***** EXERCISE PASSAGE

Researchers' success or failure could determine whether the virus becomes endemic, recurring in countries around the world year after year, or is ultimately checked.
With the health of their citizens at stake, governments are investing enormous sums of money into vaccine research and development, and to prepare to manufacture and distribute what will likely need to be billions of doses necessary to keep infection at bay.
Vaccines have become political as well. Russia, seeking a Sputnik-like achievement to tout to the world, approved a vaccine before completing testing, while China has cleared experimental shots for limited use in the military and, reportedly, high-risk groups.
In the U.S., the Trump administration has unveiled "Operation Warp Speed," so far pledging more than $11 billion in funding and support for seven candidates. Concerns have grown, however, that President Donald Trump, looking to boost his reelection prospects, will pressure the Food and Drug Administration to grant an early emergency authorization.
Lucrative supply deals between drugmakers and governments should secure early vaccine access for the U.S, Europe and other developed nations like Japan and Canada. The rest of the world might not be so fortunate, even with well-intentioned efforts by the World Health Organization and groups like GAVI, The Vaccine Alliance.

**********
***** SOURCE DATA

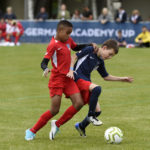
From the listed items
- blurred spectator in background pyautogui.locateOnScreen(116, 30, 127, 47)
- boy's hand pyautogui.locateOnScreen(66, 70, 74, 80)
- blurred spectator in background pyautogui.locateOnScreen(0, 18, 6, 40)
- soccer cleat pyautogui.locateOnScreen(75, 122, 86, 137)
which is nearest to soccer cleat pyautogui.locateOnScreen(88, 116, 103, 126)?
soccer cleat pyautogui.locateOnScreen(75, 122, 86, 137)

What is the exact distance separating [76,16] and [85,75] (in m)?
21.5

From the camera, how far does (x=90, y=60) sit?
743 centimetres

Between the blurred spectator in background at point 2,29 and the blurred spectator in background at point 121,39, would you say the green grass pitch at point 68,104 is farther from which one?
the blurred spectator in background at point 2,29

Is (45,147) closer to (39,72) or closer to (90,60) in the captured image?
(90,60)

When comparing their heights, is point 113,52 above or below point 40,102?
above

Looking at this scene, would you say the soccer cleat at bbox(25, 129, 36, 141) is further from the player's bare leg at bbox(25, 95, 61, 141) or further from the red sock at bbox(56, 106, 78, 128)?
the red sock at bbox(56, 106, 78, 128)

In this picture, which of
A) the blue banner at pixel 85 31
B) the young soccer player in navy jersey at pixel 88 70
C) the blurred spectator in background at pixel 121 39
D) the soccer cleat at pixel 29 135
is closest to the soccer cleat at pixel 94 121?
the young soccer player in navy jersey at pixel 88 70

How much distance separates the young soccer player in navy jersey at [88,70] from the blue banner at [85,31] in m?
18.3

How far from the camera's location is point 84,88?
7332 millimetres

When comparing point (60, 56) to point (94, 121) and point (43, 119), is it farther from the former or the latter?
point (94, 121)

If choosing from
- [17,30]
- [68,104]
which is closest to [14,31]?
[17,30]

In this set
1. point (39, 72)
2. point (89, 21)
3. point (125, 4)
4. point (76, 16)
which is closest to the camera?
point (39, 72)

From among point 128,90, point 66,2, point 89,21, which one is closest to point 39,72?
point 128,90

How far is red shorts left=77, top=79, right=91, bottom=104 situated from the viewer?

**********

◆ PROBLEMS TO SOLVE:
1/ Update the vaccine passage by giving everything from "With the health" down to "reportedly, high-risk groups." again, with "enormous sums" changed to "vast sums".
2/ Write what comes next in the vaccine passage, continuing from its final sentence.
The records have nothing to do with the vaccine passage.

◆ TASK ANSWERS:
1/
With the health of their citizens at stake, governments are investing vast sums of money into vaccine research and development, and to prepare to manufacture and distribute what will likely need to be billions of doses necessary to keep infection at bay.
Vaccines have become political as well. Russia, seeking a Sputnik-like achievement to tout to the world, approved a vaccine before completing testing, while China has cleared experimental shots for limited use in the military and, reportedly, high-risk groups.

2/
"It's not like we can expect 7 billion doses the day after licensure so we can vaccinate the whole world," said Emory University vaccines expert Walter Orenstein. Yet, to truly curb circulation of the SARS-CoV-2 virus in humans, getting vaccines to nations wealthy and poor will be a vital mission.
Expect a flurry of data, new answers and likely fresh questions to come through the remainder of 2020. Here's where things stand for 13 of the most advanced, most promising or best funded vaccine candidates in the pipeline.
One of the great allures of messenger RNA technology — an unproven approach that instructs cells to produce specific proteins — is that it can be used to make a vaccine much faster than traditional methods. Moderna's experimental coronavirus vaccine is proof.
The vaccine went from a computer design in January to human study in just three months, making Moderna the first U.S. company to reach that point.
Since then, Moderna has kept up its record pace. Snippets of Phase 1 results came in late May, as did the start of a mid-stage trial. A Phase 3 study began on July 27, and was almost fully enrolled by mid-October, making the company's effort one the best hopes for a vaccine by early next year.
Results to date showed Moderna's shot can spur immune responses in both young and elderly adults that were similar or higher to what's been observed in recovered COVID-19 patients. The vaccine also appears safe, although only the large trial now underway can fully answer that question.
Much still needs to go right. No mRNA vaccine has been proven to prevent an infectious disease, and none have been manufactured and distributed at scale, let alone during a pandemic. Moderna's findings to date are encouraging, but don't guarantee success.
The company has also come under scrutiny, both for the price it plans to charge the U.S.
government as well as for the intellectual property it claims for its vaccine. Government scientists have supported Moderna's work and could hold rights to some of the underpinning technology. Seemingly in response, Moderna has said it will not enforce patent rights related to its vaccine technology for the duration of the pandemic.